O musico compositor australiano Nick Murphy esteve em Portugal esta semana (1 e 2 de Outubro) para dois concertos em nome próprio, que é como quem diz, em nome verdadeiro. Os Coliseus de Lisboa e do Porto receberam os dois primeiros concertos da tour europeia que assinala a promoção do seu segundo longa-duração, Run Fast Sleep Naked.
Nicholas James Murphy tentou descolar-se da pele de Chet Faker, nome que o projectou e o manteve nas luzes da ribalta, na verdade até hoje. Em 2011 com 23 anos colocou na internet uma versão dos Blackstreet, “No Diggity”, que rapidamente se tornou viral atingindo milhões de visualizações, tendo sido a música escolhida para o Superbowl em 2012. Seja a sua música com registos de electro-soul ou de electro-pop com doses qb de R&B, ou com uma pitada de pop-rock, com uma certeza saímos do Coliseu dos Recreios na 3ª feira passada, a de Nick Murphy (fka Chet Faker) é um músico completo. Não no sentido de que “vai a todas”, mas no sentido que consegue dar corpo aos espaços deixados entre géneros musicais, conseguindo quebrar barreiras mais conservadoras. Originário do jazz por influências familiares que deixaram marcas nas suas composições, Nick Murphy (re)criou a sua identidade desafiando estilos e (re)inventando sonoridades que o colocam hoje num patamar claramente distintivo, e isso foi notório no Coliseu. Não esgotou por muito pouco e o publico que encheu a sala venerou-o.

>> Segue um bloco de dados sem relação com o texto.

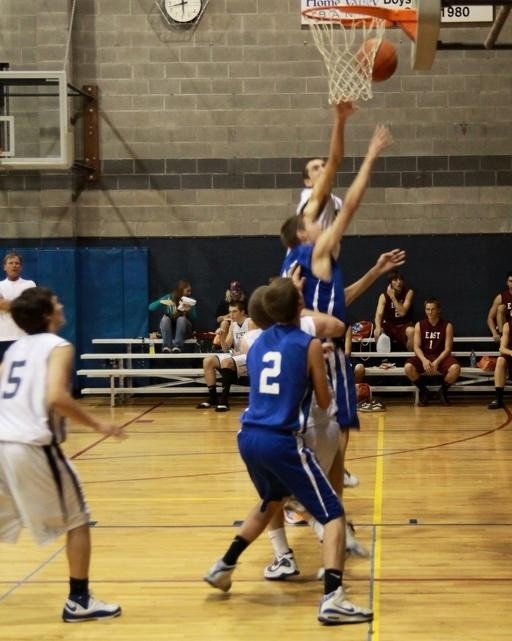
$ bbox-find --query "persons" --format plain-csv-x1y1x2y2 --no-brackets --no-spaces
0,287,130,623
197,413,408,629
1,253,37,362
277,102,407,264
147,265,512,416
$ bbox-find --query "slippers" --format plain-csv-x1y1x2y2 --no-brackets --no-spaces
196,402,230,412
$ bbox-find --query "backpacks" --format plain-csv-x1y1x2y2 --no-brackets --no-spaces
351,320,374,342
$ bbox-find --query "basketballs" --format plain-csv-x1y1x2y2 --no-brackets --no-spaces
355,38,399,82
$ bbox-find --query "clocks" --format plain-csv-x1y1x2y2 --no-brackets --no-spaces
164,0,202,23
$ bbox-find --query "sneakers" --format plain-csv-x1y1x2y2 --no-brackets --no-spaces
63,598,121,623
318,586,373,622
418,391,450,407
488,400,505,409
203,558,235,592
356,399,386,411
264,469,358,579
162,347,181,353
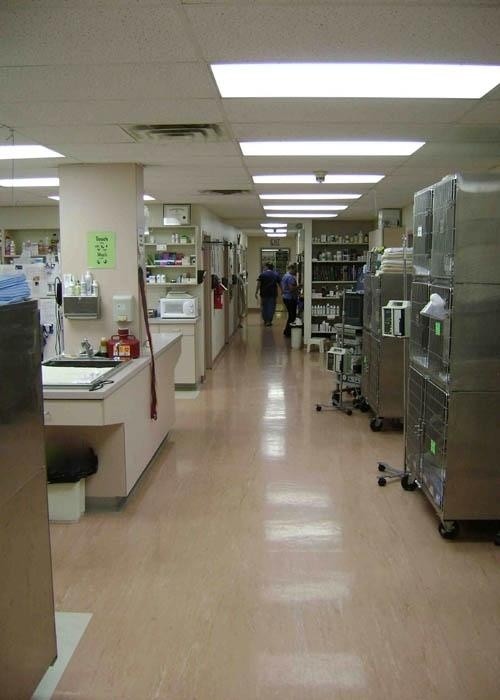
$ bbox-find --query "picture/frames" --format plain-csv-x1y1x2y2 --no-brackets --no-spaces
162,202,193,226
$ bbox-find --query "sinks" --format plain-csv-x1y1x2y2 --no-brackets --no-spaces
41,359,134,388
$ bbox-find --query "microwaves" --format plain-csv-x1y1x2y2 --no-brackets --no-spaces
160,297,199,318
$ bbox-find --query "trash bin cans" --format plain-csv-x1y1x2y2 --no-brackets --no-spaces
47,477,86,523
290,323,303,348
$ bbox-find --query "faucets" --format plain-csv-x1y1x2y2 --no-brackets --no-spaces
81,337,96,356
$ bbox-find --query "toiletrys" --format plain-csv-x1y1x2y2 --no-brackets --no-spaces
64,271,99,297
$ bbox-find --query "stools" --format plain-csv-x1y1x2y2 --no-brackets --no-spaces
306,337,329,351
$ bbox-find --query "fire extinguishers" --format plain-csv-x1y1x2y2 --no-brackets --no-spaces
214,278,223,310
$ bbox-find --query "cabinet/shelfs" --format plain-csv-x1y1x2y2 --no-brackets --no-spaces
43,400,102,430
361,270,410,420
313,241,367,334
150,324,200,384
404,172,500,524
143,225,200,286
2,228,59,268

O seu amigo e conterrâneo Cleopold abriu as hostes para uma sala que foi enchendo e que o acarinhou mesmo não conhecendo o seu curto reportório. Foram quase 45 minutos à espera que aparecesse algum tema com uma sonoridade diferente, mas isso não aconteceu. Músicas demasiado idênticas entre elas e a fazerem lembrar tantas outras que já se ouvem por aí. Voz meio Blake, com algumas tentativas entre o quente do grave e o fresco do agudo, sem uma definição assumida. No entanto acabou por lhe correr bem, dadas as características da sala (sempre é o Coliseu!), e a generosidade de um público que se tornou volumoso ao longo da sua actuação.

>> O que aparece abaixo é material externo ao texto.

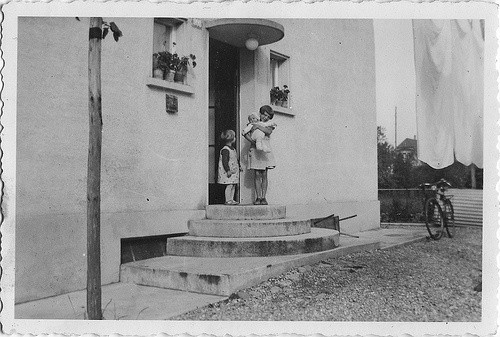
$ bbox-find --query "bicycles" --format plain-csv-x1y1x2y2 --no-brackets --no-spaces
419,179,456,241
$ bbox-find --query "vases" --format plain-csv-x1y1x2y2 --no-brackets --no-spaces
165,70,174,81
276,100,282,106
174,71,185,84
281,101,287,107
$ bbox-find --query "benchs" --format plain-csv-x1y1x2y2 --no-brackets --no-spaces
311,213,361,239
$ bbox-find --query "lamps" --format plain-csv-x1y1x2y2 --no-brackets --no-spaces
246,34,259,50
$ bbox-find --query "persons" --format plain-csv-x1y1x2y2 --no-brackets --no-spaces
217,130,244,205
242,114,277,153
246,104,275,205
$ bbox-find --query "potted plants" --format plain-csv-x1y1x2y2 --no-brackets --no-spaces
270,87,278,105
152,50,173,80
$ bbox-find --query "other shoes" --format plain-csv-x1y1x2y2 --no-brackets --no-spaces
225,200,239,204
261,198,268,205
254,198,261,205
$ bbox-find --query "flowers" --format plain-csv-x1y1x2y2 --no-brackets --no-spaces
276,87,284,100
164,40,180,70
281,85,290,101
175,54,197,72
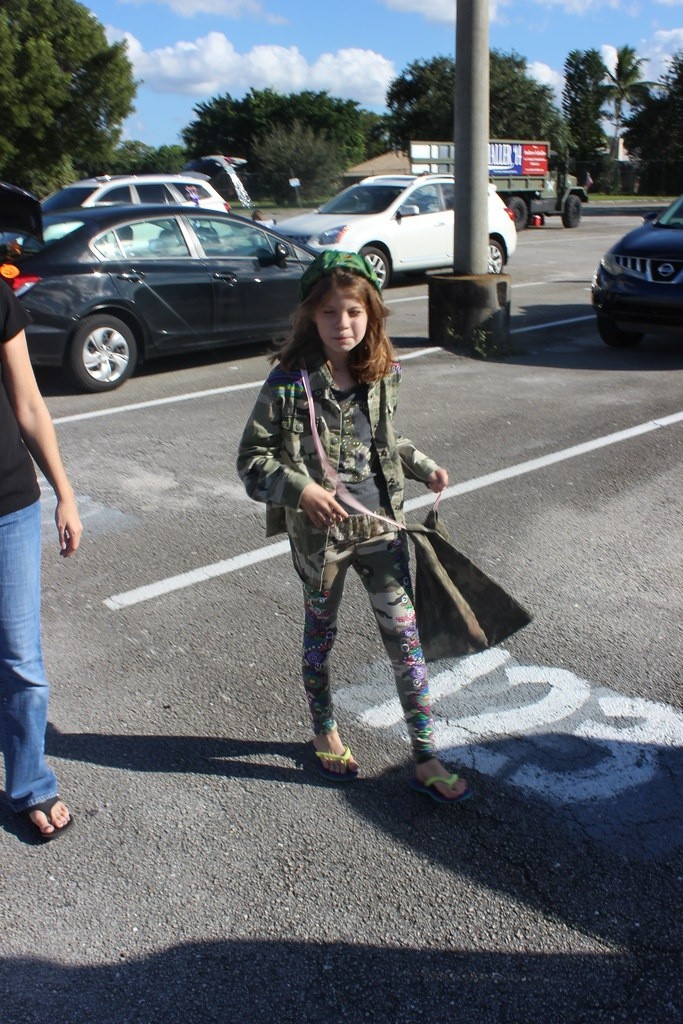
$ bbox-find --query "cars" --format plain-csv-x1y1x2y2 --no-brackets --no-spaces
590,193,683,350
0,183,329,394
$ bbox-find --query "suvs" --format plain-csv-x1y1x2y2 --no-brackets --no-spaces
38,171,232,255
270,172,517,291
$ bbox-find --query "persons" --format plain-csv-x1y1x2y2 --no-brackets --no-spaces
0,279,85,844
232,248,476,806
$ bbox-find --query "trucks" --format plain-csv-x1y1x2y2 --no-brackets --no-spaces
407,138,590,232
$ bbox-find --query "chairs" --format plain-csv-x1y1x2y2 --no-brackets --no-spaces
154,230,189,256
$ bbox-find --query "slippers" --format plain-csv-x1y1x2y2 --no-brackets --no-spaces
408,772,474,805
310,739,361,781
17,798,74,839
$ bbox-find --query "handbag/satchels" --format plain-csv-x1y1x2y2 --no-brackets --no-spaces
404,508,534,664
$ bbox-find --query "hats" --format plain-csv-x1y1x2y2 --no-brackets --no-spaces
300,249,383,301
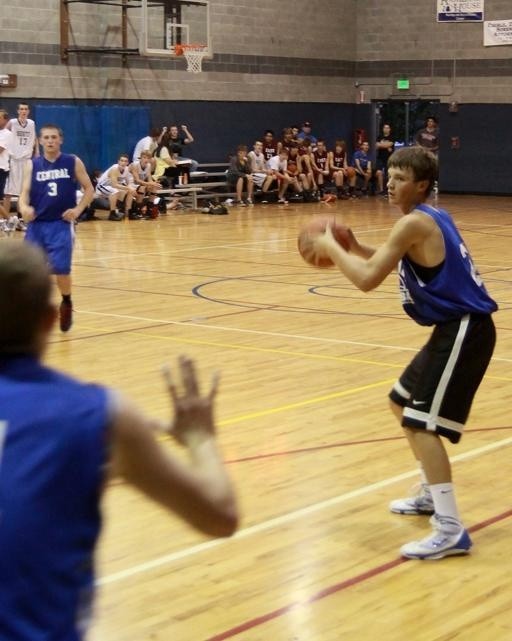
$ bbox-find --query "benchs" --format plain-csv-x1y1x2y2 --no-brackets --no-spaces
11,162,360,210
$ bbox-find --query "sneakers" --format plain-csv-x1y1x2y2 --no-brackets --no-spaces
247,199,254,206
398,515,474,559
237,201,246,207
0,216,27,231
59,301,72,332
389,481,436,516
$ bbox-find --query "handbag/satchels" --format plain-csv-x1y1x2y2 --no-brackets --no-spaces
201,201,229,215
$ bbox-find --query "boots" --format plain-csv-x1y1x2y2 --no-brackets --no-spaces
110,209,121,220
129,210,141,219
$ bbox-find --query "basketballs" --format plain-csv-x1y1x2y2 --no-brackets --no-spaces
346,167,355,178
298,218,351,267
288,165,298,173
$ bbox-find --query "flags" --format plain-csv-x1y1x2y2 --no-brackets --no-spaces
483,19,512,48
436,0,484,23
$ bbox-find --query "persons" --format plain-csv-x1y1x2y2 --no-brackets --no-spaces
1,102,36,232
97,123,196,222
301,143,496,560
21,124,94,332
0,109,18,233
228,121,399,209
1,236,240,640
413,116,441,194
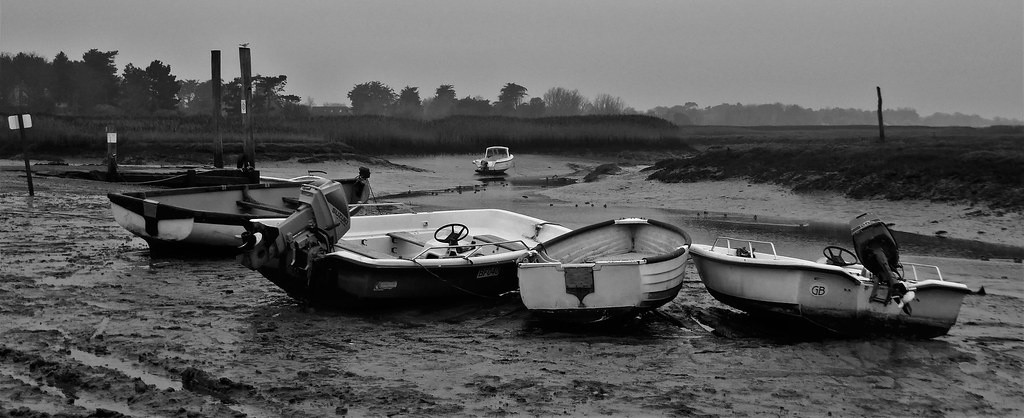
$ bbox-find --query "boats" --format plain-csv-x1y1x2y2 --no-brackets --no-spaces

Entre Cleopold e Nick Murphy foi uma infinidade de tempo. Mesmo com alguns assobios e tentativas de bater o pé no soalho de madeira, estivemos 30 minutos a sofrer com o calor (os bares encheram) e a ansiedade. Finalmente as luzes desceram e o moço da barba ruiva entrou sozinho em palco com a guitarra e arrancou com “Hear it Now”, do novo álbum. Antes de lançar as feras com dois dos seus maiores hits, apresentou-se e disse que iria tocar umas canções que escreveu durante a sua breve existência (31 anos) neste planeta. E já com a banda em palco, pôs aquela massa de gente em êxtase com os inconfundíveis temas de “Gold” e “1998” (Built on Glass, 2014).
Para Nick Murphy será sempre uma tarefa árdua, a de despir a pele de Chet Faker, pelo menos o alinhamento revelou isso. Apesar de Run Fast Sleep Naked se demarcar das texturas mais electrónicas, caso de “Believe Me” (que tocou com Cleopold) ou de “Harris Takes Drugs on the Weekend”, onde o piano e o saxofone têm presenças mais audíveis, Chet Faker esteve ali. A vibrar nos samplers e com os sons mais eletrónicos de pista de dança, com “Trouble with Us” ou “Birthday Card”.
Entre a guitarra, as teclas ou o piano (para cima do qual atirava o seu casaco amarelo cada vez que ia tocar), foi neste último que Nick Murphy se tornou mais sincero. Apesar das vibrações que transmitiu enquanto improvisava com o electro sound, no piano despiu-se da euforia e mergulhou numa outra realidade mais crua e sentida.
Entre o estridente e o tranquilo, o público venerou o rapaz da barba ruiva sem hesitações. Veneração tal, que um simples levantar de braços ou um abanar de anca era o suficiente para provocar uma subida abrupta dos decibéis. A efusiva manifestação do público quase que roçou a histeria colectiva, signifique isso o que significar. Hora e meia depois e sem percebermos muito bem a retirada em palco, Nick Murphy terminou como começou, com “Sanity” um dos singles do último trabalho. A multidão saiu lentamente sem pressas e, pelos comentários, bastante satisfeita com o que viu.